By Natalie Notaro
About a week ago, College President Kathryn Foster announced to the campus community that a “Flex” plan is in place for the spring 2021 semester, which involves both in-person and remote learning, allowing students to live on campus. However, many did not have the enthusiastic response that the College was expecting.
Why might this be? Students should be overjoyed that we are projected to return to campus. In reality, the “Spring Flex Plan” will provide some students with the same learning experience that they are receiving this semester. The plan is positive in theory, but it seems too vague for students to get excited about.
Multiple professors have already made the decision to go remote next semester despite the opportunity for in-person instruction. In fact, it seems that more classes will be virtual than in-person next semester, not even giving students the opportunity to choose.
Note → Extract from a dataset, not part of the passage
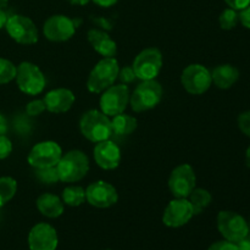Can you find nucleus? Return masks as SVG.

The plan is also not definitive. In her campus-wide email sent on Oct. 29, Foster said that “because the spring semester is still roughly three months away, these plans are necessarily contingent upon future conditions and governmental restrictions.” Covid-19 is still very much a reality, and the number of cases in New Jersey is rising everyday. There were 3,202 reported cases in New Jersey on Nov. 8 alone, according to The New York Times. With data like this, and numbers higher than those in the summer, it’s reasonable to assume that the spring semester will be virtual as well.
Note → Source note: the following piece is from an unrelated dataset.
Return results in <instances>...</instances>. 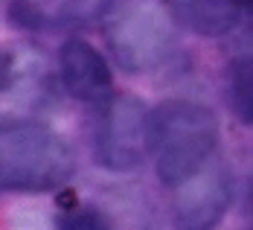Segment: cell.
<instances>
[{"mask_svg":"<svg viewBox=\"0 0 253 230\" xmlns=\"http://www.w3.org/2000/svg\"><path fill=\"white\" fill-rule=\"evenodd\" d=\"M218 146L215 114L198 102L169 99L149 111V154L163 184L177 186L207 160Z\"/></svg>","mask_w":253,"mask_h":230,"instance_id":"6da1fadb","label":"cell"},{"mask_svg":"<svg viewBox=\"0 0 253 230\" xmlns=\"http://www.w3.org/2000/svg\"><path fill=\"white\" fill-rule=\"evenodd\" d=\"M73 149L38 123L0 128V192H47L73 175Z\"/></svg>","mask_w":253,"mask_h":230,"instance_id":"7a4b0ae2","label":"cell"},{"mask_svg":"<svg viewBox=\"0 0 253 230\" xmlns=\"http://www.w3.org/2000/svg\"><path fill=\"white\" fill-rule=\"evenodd\" d=\"M175 44V18L154 0H128L108 24V47L128 73L160 67Z\"/></svg>","mask_w":253,"mask_h":230,"instance_id":"3957f363","label":"cell"},{"mask_svg":"<svg viewBox=\"0 0 253 230\" xmlns=\"http://www.w3.org/2000/svg\"><path fill=\"white\" fill-rule=\"evenodd\" d=\"M149 157V108L137 96H117L102 114L96 160L111 172L137 169Z\"/></svg>","mask_w":253,"mask_h":230,"instance_id":"277c9868","label":"cell"},{"mask_svg":"<svg viewBox=\"0 0 253 230\" xmlns=\"http://www.w3.org/2000/svg\"><path fill=\"white\" fill-rule=\"evenodd\" d=\"M175 222L180 228H212L233 198L230 172L221 163H204L198 172L175 186Z\"/></svg>","mask_w":253,"mask_h":230,"instance_id":"5b68a950","label":"cell"},{"mask_svg":"<svg viewBox=\"0 0 253 230\" xmlns=\"http://www.w3.org/2000/svg\"><path fill=\"white\" fill-rule=\"evenodd\" d=\"M61 82L70 91V96L79 102H102L111 93V70L108 61L93 44L70 38L58 52Z\"/></svg>","mask_w":253,"mask_h":230,"instance_id":"8992f818","label":"cell"},{"mask_svg":"<svg viewBox=\"0 0 253 230\" xmlns=\"http://www.w3.org/2000/svg\"><path fill=\"white\" fill-rule=\"evenodd\" d=\"M239 0H169V15L183 29L204 35V38H221L239 24Z\"/></svg>","mask_w":253,"mask_h":230,"instance_id":"52a82bcc","label":"cell"},{"mask_svg":"<svg viewBox=\"0 0 253 230\" xmlns=\"http://www.w3.org/2000/svg\"><path fill=\"white\" fill-rule=\"evenodd\" d=\"M233 108L245 126H253V58L242 61L233 73Z\"/></svg>","mask_w":253,"mask_h":230,"instance_id":"ba28073f","label":"cell"},{"mask_svg":"<svg viewBox=\"0 0 253 230\" xmlns=\"http://www.w3.org/2000/svg\"><path fill=\"white\" fill-rule=\"evenodd\" d=\"M108 0H41V12H52L61 21H93L105 12Z\"/></svg>","mask_w":253,"mask_h":230,"instance_id":"9c48e42d","label":"cell"},{"mask_svg":"<svg viewBox=\"0 0 253 230\" xmlns=\"http://www.w3.org/2000/svg\"><path fill=\"white\" fill-rule=\"evenodd\" d=\"M55 225L58 228H70V230H96V228H105L108 222L102 219L99 213H93V210H87V207H82V210H73V213H61L58 219H55Z\"/></svg>","mask_w":253,"mask_h":230,"instance_id":"30bf717a","label":"cell"},{"mask_svg":"<svg viewBox=\"0 0 253 230\" xmlns=\"http://www.w3.org/2000/svg\"><path fill=\"white\" fill-rule=\"evenodd\" d=\"M239 6H242V9H248V12H253V0H239Z\"/></svg>","mask_w":253,"mask_h":230,"instance_id":"8fae6325","label":"cell"}]
</instances>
The College says that they will leave two residence halls open for students who test positive for Covid-19 to quarantine. This may be effective in containing the virus on campus, but what happens if the number of students who test positive or come in contact with an infected person outnumber the rooms in the residence halls?
Foster emphasized in her email that “presence on campus this spring will be a privilege and not a right.” Students from the College will be required to complete a training called “Roscoe’s Pledge,” a training program that will inform the student body of the do’s and don’ts when returning back to campus. However, I do not believe these training sessions will give students a strict reality check for next semester.
Many students hope that the College is not inviting students back to campus as an excuse to collect normal tuition for room and board fees. College students tend to struggle financially in general, especially during a global pandemic. This past semester, a heap of sophomore students were hasty to sign leases on houses, under the impression that we would have a “Fall Flex” program. These students are now under contract to pay their rent, despite having all classes online.
Foster’s email may have been premature, and left a lot of room for doubt. All I can tell students from the College to do is hope for the best but expect the worst.